In the records below, change every "reservoir water" to "lake water" and leave everything else as it is.
________________________
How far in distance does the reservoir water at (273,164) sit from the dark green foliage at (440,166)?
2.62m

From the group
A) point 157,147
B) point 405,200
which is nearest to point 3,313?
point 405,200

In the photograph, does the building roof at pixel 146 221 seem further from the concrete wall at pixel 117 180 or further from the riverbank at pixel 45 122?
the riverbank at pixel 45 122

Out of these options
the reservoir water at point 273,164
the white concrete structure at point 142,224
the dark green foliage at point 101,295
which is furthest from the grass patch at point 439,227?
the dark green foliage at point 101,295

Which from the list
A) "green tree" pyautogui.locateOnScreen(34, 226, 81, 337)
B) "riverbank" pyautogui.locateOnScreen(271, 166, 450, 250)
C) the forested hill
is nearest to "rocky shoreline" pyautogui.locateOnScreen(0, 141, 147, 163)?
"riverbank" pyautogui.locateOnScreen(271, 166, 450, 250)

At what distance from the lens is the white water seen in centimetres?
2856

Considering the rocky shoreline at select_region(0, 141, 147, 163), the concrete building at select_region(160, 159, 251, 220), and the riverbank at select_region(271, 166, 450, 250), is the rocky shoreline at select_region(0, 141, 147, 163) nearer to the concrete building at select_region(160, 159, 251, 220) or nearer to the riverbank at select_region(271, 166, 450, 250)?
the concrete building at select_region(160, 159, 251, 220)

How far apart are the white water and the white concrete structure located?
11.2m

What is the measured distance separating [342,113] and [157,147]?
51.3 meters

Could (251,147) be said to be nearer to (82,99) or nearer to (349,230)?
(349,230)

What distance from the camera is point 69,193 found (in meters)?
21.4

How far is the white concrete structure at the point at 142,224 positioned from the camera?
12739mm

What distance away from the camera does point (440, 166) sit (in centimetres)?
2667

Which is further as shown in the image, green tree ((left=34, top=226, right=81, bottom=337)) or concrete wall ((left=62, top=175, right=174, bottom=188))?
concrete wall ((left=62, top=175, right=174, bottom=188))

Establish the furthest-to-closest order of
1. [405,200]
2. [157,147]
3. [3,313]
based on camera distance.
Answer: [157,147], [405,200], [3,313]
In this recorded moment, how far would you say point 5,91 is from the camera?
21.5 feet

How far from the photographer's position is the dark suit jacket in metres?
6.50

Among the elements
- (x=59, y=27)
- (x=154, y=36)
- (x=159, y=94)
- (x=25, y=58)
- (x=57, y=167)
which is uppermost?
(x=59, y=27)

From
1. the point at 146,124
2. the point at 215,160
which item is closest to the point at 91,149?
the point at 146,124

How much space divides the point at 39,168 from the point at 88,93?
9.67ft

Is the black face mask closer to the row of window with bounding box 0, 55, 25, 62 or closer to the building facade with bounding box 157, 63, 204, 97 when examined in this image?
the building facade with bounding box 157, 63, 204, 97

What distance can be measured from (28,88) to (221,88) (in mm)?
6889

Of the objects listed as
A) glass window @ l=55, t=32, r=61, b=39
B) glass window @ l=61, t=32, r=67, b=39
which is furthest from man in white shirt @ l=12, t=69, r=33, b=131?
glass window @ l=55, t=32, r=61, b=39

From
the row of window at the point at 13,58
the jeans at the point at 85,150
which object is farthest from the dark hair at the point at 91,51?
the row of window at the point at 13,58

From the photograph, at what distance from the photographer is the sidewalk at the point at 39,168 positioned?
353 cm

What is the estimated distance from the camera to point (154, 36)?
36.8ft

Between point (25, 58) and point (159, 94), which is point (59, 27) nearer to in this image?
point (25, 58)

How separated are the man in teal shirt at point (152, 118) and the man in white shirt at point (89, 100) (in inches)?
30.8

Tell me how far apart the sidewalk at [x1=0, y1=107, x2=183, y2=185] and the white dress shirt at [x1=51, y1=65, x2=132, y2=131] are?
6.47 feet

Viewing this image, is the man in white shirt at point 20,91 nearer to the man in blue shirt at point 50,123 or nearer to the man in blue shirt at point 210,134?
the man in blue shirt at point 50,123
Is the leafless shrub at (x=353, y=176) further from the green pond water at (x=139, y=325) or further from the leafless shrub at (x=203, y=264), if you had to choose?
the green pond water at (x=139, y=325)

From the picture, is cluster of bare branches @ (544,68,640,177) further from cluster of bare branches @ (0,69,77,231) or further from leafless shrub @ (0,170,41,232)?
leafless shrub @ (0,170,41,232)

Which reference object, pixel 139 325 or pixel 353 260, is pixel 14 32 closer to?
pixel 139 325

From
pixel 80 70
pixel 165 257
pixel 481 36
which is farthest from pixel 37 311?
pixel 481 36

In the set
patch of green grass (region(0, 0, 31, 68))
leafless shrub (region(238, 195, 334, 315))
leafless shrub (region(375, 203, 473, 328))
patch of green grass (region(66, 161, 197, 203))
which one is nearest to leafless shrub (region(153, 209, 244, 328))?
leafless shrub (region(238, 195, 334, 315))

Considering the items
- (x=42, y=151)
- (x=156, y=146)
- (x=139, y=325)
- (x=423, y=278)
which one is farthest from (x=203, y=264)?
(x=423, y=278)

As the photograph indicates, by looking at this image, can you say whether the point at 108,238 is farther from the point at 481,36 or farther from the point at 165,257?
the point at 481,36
________________________
> [ANSWER FOR THE TASK]:
How far in distance does the lake water at (273,164) sit from the dark green foliage at (440,166)?
2.62m

From the group
A) point 157,147
B) point 405,200
which is nearest to point 3,313?
point 405,200

In the photograph, does the building roof at pixel 146 221 seem further from the concrete wall at pixel 117 180 or further from the riverbank at pixel 45 122?
the riverbank at pixel 45 122

Out of these options
the lake water at point 273,164
the white concrete structure at point 142,224
the dark green foliage at point 101,295
which is furthest from the grass patch at point 439,227?
the dark green foliage at point 101,295

Which from the list
A) "green tree" pyautogui.locateOnScreen(34, 226, 81, 337)
B) "riverbank" pyautogui.locateOnScreen(271, 166, 450, 250)
C) the forested hill
is nearest to "rocky shoreline" pyautogui.locateOnScreen(0, 141, 147, 163)?
"riverbank" pyautogui.locateOnScreen(271, 166, 450, 250)

At what distance from the lens is the white water seen in centimetres?
2856

Considering the rocky shoreline at select_region(0, 141, 147, 163), the concrete building at select_region(160, 159, 251, 220), and the riverbank at select_region(271, 166, 450, 250), is the rocky shoreline at select_region(0, 141, 147, 163) nearer to the concrete building at select_region(160, 159, 251, 220) or nearer to the riverbank at select_region(271, 166, 450, 250)?
the concrete building at select_region(160, 159, 251, 220)

How far apart are the white water and the white concrete structure located?
11.2m

What is the measured distance separating [342,113] and [157,147]?
51.3 meters

Could (251,147) be said to be nearer to (82,99) or nearer to (349,230)?
(349,230)

What distance from the camera is point 69,193 found (in meters)?
21.4

How far is the white concrete structure at the point at 142,224 positioned from the camera?
12739mm

What distance away from the camera does point (440, 166) sit (in centimetres)?
2667

Which is further as shown in the image, green tree ((left=34, top=226, right=81, bottom=337)) or concrete wall ((left=62, top=175, right=174, bottom=188))?
concrete wall ((left=62, top=175, right=174, bottom=188))

Establish the furthest-to-closest order of
1. [405,200]
2. [157,147]
3. [3,313]
based on camera distance.
Answer: [157,147], [405,200], [3,313]
In this recorded moment, how far would you say point 5,91 is from the camera?
21.5 feet

How far from the photographer's position is the dark suit jacket in metres?
6.50

Among the elements
- (x=59, y=27)
- (x=154, y=36)
- (x=159, y=94)
- (x=25, y=58)
- (x=57, y=167)
which is uppermost?
(x=59, y=27)

From
1. the point at 146,124
2. the point at 215,160
which item is closest to the point at 91,149?
the point at 146,124

How much space divides the point at 39,168 from the point at 88,93?
9.67ft

Is the black face mask closer to the row of window with bounding box 0, 55, 25, 62 or closer to the building facade with bounding box 157, 63, 204, 97 when examined in this image?
the building facade with bounding box 157, 63, 204, 97

What distance can be measured from (28,88) to (221,88) (in mm)?
6889

Of the objects listed as
A) glass window @ l=55, t=32, r=61, b=39
B) glass window @ l=61, t=32, r=67, b=39
which is furthest from man in white shirt @ l=12, t=69, r=33, b=131?
glass window @ l=55, t=32, r=61, b=39

From
the row of window at the point at 13,58
the jeans at the point at 85,150
which object is farthest from the dark hair at the point at 91,51?
the row of window at the point at 13,58

From the photograph, at what distance from the photographer is the sidewalk at the point at 39,168 positioned?
353 cm

What is the estimated distance from the camera to point (154, 36)?
36.8ft

Between point (25, 58) and point (159, 94), which is point (59, 27) nearer to in this image?
point (25, 58)

How separated are the man in teal shirt at point (152, 118) and the man in white shirt at point (89, 100) (in inches)?
30.8

Tell me how far apart the sidewalk at [x1=0, y1=107, x2=183, y2=185] and the white dress shirt at [x1=51, y1=65, x2=132, y2=131] are?
6.47 feet

Viewing this image, is the man in white shirt at point 20,91 nearer to the man in blue shirt at point 50,123 or nearer to the man in blue shirt at point 210,134?
the man in blue shirt at point 50,123
Is the leafless shrub at (x=353, y=176) further from the green pond water at (x=139, y=325) or further from the leafless shrub at (x=203, y=264), if you had to choose?
the green pond water at (x=139, y=325)

From the picture, is cluster of bare branches @ (544,68,640,177) further from cluster of bare branches @ (0,69,77,231) or further from leafless shrub @ (0,170,41,232)?
leafless shrub @ (0,170,41,232)

Which reference object, pixel 139 325 or pixel 353 260, is pixel 14 32 closer to?
pixel 139 325

From
pixel 80 70
pixel 165 257
pixel 481 36
which is farthest from pixel 37 311?
pixel 481 36

In the set
patch of green grass (region(0, 0, 31, 68))
leafless shrub (region(238, 195, 334, 315))
leafless shrub (region(375, 203, 473, 328))
patch of green grass (region(66, 161, 197, 203))
which one is nearest to leafless shrub (region(153, 209, 244, 328))?
leafless shrub (region(238, 195, 334, 315))

Considering the items
- (x=42, y=151)
- (x=156, y=146)
- (x=139, y=325)
- (x=423, y=278)
which one is farthest from (x=203, y=264)?
(x=423, y=278)

As the photograph indicates, by looking at this image, can you say whether the point at 108,238 is farther from the point at 481,36 or farther from the point at 165,257?
the point at 481,36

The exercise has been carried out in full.